Saturday, December 6, 2014

Finding our bearings

We've been here for a week now, and I feel like we're finally all getting settled. It's hard on the little ones, with travel by air and car, different beds, new faces, a totally different climate...and it's hard on the big ones, too! 

Our house is perched on a high hillside at the edge of a wildlife preserve: our view is of a jungled river valley, and mountains behind that. We can watch big black birds of prey surfing on air currents, and smaller, brightly coloured birds flitting from tree to tree. This morning we had a group of about 10 howler monkeys pass through the trees directly over our back porch. It was our first time seeing them, though we hear them each morning just before sunrise. Theirs is a chilling sound, deep and gutteral, like something out of a zombie movie. But to see them in full daylight, they're not very big, dark in colour. They studied us curiously, passing quite close to us. One of them had a baby clinging to her front. It's hard to reconcile that frightening call with the docile faces we saw today!
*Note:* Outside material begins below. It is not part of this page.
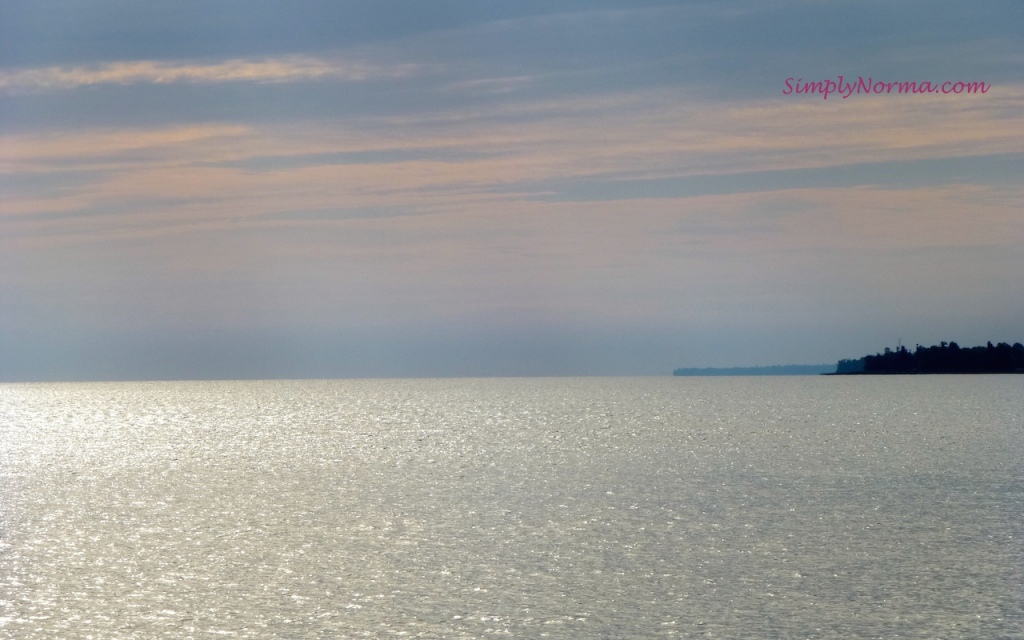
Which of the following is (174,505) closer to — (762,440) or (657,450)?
(657,450)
Being essentially in the jungle, there are a lot of bugs, too. We've dealt with our fourth scorpion (in the house!) tonight. They're not deadly, and apparently the sting is more like that of a wasp. Only dangerous if you have an anaphylactic reaction. I really hope none of us gets stung, though. I'm constantly scanning the ground ahead of me, I check the bed before we get in at night, pull back the shower curtain every time I'm in the bathroom...

It's the end of the rainy season, but it's still so green. There are flowers blooming in the trees, on bushes and vines, it's lush and beautiful. A few nights ago we had some very strong winds, and we've been told the winds signal the beginning of the dry season. I'm curious to see how things will change over the next 7 weeks.
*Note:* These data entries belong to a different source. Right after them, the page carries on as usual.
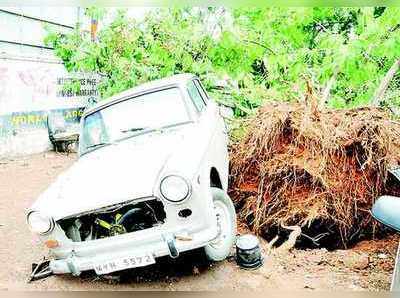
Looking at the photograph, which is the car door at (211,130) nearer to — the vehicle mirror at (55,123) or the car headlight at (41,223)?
the car headlight at (41,223)

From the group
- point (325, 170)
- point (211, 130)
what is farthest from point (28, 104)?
point (325, 170)

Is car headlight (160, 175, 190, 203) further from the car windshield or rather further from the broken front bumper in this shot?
the car windshield

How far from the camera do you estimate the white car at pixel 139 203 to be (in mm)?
2207

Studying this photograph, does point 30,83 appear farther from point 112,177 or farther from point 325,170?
point 325,170

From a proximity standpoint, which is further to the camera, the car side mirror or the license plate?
the license plate

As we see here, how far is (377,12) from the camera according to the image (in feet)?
11.4

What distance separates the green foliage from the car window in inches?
26.7

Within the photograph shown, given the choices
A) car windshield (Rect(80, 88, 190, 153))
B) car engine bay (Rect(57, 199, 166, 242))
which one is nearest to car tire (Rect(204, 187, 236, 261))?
car engine bay (Rect(57, 199, 166, 242))

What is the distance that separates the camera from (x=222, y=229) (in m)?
2.54

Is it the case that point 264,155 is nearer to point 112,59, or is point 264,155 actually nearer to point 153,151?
point 153,151

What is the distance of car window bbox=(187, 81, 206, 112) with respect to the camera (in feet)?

We're in the Nicoya Peninsula of Costa Rica, staying near a village called Nosara. There are 3 small beach towns around Nosara: Pelada, Guiones and Garza. These are all connected by winding, extremely rutted dirt roads quite literally carved out of the jungle. We are closest to Playa Pelada. It's a quiet beach, often we're the only ones there. The waves are not too huge, and there are these big rocks that extend out into the ocean. There are lots of little tide pools amoung the rocks, which Aedan loves to explore. He and Colm both love to get right into them, they're perfect for kids to play in. We've seen lots of crabs, some little fish in the pools, and in one pool in particular, there are some sea urchins. The sunsets are stunning, but once the sun goes down, it's very dark. There aren't any street lights in our area. 

The fruit is so amazing, fresh and ripe and so full of flavour; we've all been gorging ourselves. Well, all except Colm, who wouldn't eat a piece of fruit to save his life...though he was curious about the watermelon today, finally! 

Unfortunately I can't share pictures with you...because although I replaced the connection cable I need to get them from my camera to my iPad before leaving Ontario, I forgot the cable at my parents' house. I hope my words will suffice, until we get back, when you'll get a huge photo update!